A discussion of estoppel in the context of the ITCA must begin with Delaware County v. Powell (1979), 272 Ind. 82, 393 N.E.2d 190. In Powell, the plaintiff was a passenger in a car struck by a Delaware County highway truck. The county's insurance carrier contacted Powell and made payments to her totalling approximately $19,000. Powell alleged that the insurance company admitted the county's liability and stated it would "take care of everything." 393 N.E.2d at 190. One and a half years later, after it had become clear that full settlement would not be forthcoming, Powell filed written notice of claim with the county commissioners, who rejected the notice as untimely. Powell sued, and the trial court denied the county's motion for summary judgment. The court of appeals reversed, holding that the notice was a procedural precedent which, "once properly placed in issue, cannot be subjected to estoppel or waived as a result of prior actions of the defendant or its agents." Powell, 393 N.E.2d at 191.

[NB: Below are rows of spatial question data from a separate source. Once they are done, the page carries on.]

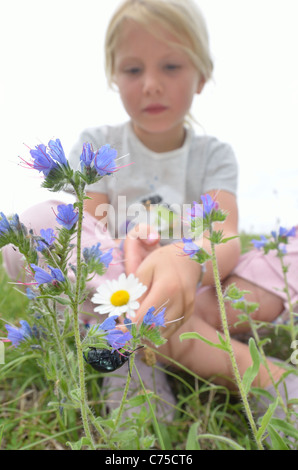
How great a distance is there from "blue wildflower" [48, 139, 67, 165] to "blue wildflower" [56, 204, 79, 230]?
0.06 meters

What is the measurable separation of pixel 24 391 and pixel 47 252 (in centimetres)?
70

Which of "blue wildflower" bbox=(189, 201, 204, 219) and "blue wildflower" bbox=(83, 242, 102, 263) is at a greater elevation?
"blue wildflower" bbox=(189, 201, 204, 219)

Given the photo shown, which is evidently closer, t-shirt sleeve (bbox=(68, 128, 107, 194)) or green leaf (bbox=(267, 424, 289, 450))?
green leaf (bbox=(267, 424, 289, 450))

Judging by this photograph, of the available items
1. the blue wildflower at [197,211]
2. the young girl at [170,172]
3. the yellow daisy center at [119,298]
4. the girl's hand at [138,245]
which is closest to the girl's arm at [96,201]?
the young girl at [170,172]

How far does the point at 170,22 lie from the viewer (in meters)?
1.42

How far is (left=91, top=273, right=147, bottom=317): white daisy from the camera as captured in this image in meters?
0.72

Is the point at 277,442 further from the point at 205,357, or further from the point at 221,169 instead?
the point at 221,169

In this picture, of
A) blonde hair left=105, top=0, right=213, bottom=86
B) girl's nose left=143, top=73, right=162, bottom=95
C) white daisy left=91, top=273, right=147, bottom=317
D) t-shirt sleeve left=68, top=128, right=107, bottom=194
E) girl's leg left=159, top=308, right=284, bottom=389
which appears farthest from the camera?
t-shirt sleeve left=68, top=128, right=107, bottom=194

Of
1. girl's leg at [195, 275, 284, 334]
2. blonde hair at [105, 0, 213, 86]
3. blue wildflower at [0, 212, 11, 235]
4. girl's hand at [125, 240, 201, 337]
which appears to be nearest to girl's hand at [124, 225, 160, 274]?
girl's hand at [125, 240, 201, 337]

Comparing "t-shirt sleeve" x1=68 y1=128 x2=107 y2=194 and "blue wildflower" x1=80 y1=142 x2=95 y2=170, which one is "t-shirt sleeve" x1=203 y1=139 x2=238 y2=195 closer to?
"t-shirt sleeve" x1=68 y1=128 x2=107 y2=194

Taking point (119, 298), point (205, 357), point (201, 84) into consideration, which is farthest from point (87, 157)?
point (201, 84)

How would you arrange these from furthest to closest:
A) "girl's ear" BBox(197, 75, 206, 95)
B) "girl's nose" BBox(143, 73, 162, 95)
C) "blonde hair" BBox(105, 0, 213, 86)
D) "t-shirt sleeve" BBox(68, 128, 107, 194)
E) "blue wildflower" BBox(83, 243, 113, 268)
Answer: "girl's ear" BBox(197, 75, 206, 95) → "t-shirt sleeve" BBox(68, 128, 107, 194) → "blonde hair" BBox(105, 0, 213, 86) → "girl's nose" BBox(143, 73, 162, 95) → "blue wildflower" BBox(83, 243, 113, 268)

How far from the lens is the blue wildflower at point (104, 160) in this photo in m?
0.47
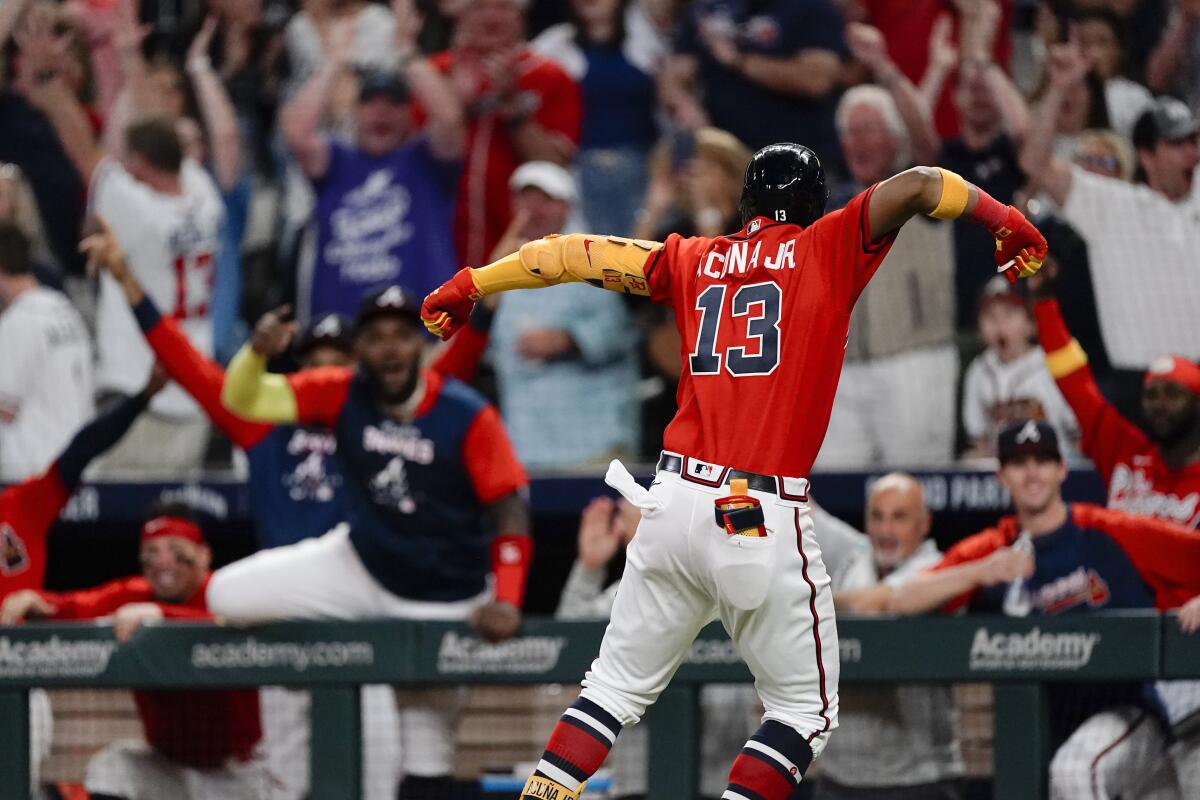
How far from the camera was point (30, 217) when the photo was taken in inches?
319

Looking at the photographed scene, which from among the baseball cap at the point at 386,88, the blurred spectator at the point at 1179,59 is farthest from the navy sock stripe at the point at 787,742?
the baseball cap at the point at 386,88

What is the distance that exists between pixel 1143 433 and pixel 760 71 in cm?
251

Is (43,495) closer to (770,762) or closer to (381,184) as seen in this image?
(381,184)

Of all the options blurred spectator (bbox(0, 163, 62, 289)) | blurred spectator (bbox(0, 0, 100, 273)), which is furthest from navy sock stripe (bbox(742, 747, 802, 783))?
blurred spectator (bbox(0, 0, 100, 273))

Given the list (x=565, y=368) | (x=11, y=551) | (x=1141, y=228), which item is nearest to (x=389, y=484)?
(x=11, y=551)

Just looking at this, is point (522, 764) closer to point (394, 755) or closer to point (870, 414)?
point (394, 755)

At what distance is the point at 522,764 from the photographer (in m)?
5.59

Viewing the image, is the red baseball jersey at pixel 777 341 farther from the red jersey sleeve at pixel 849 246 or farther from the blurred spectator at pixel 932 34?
the blurred spectator at pixel 932 34

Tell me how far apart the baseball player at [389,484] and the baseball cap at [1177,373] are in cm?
206

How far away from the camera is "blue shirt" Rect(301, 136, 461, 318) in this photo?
757 cm

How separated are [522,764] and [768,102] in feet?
10.9

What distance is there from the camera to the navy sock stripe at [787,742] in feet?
13.1

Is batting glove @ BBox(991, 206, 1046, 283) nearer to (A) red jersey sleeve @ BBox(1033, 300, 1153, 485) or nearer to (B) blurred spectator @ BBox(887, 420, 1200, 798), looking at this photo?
(B) blurred spectator @ BBox(887, 420, 1200, 798)

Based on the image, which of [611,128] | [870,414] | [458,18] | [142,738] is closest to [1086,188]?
[870,414]
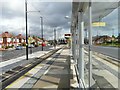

The Indiana Supreme Court reversed, reasoning as follows:
[I]t appears that acts or conduct of the defendant or his agent as well as acts of the plaintiff could establish that the purposes of the statute were satisfied, that is, that the city was advised of the accident and that it promptly investigated the surrounding circumstances to determine its possible liability and to prepare a defense. Other facts proving preparation of a defense or admissions of liability; letters or writings involving descriptions of the incident, causes and conditions thereof or the nature and extent of injuries; promises; payments; settlements or other conduct or acts of the defendant or his agents or of the plaintiff, could be offered to prove that the purposes of the statute have been satisfied. When the purposes of the statute are fully satisfied, it is clear that the result is substantial compliance with the statute. When acts and conduct of the defendant or his agents have established that the purposes of the statute have been satisfied, these acts and conduct could constitute a waiver of notice or create an estoppel.
Id. at 192. Thus, the Indiana Supreme Court held that the court of appeals erred by not allowing proof of substantial compliance, waiver, or estoppel to go to the trial judge.
Courts from other jurisdictions have reached a similar conclusion. See, e.g., Labriola v. Southeastern Penn. Transp. Authority (1974), 227 Pa.Super. 305, 323 A.2d 9, supra; Rabinowitz v. Town of Bay Harbor Islands (1965), Fla., 178 So.2d 9; Harte v. City of Eagle River (1970), 45 Wis.2d 513, 173 N.W.2d 683. And, in Roberts v. Haltum City (1976), 543 S.W.2d 75, reh'g denied, where the plaintiff had been told by the Police Chief that "everything would be taken care of," the Texas Supreme Court reasoned:
This statement may have been sufficient to lead a reasonably prudent person to conclude that the City was adequately notified and that no further steps needed to be taken until the City completed its investigation.
Roberts, 543 S.W.2d at 79 (reversing summary judgment for the City).
In the present case we find Powell sufficiently analogous, and the cases from the jurisdictions noted above sufficiently persuasive to require reversal of the trial court's granting of summary judgment. Here, Allen's uncontradicted allegations tend to show that an agent of the Jail actively represented indeed promised *417 that Allen would be fully reimbursed for his loss, in effect representing that litigation would be rendered unnecessary by settlement. But later, after the time for fulfilling the technical notice requirements had passed, the Jail refused to fulfill its earlier promises, making it necessary for Allen to file suit. From these allegations, we are unable to say that, as a matter of law, Allen did not rely on the Jail's representations or that such reliance would have been unreasonable. Thus, we hold only that an issue of material fact exists, and that summary judgment was improper.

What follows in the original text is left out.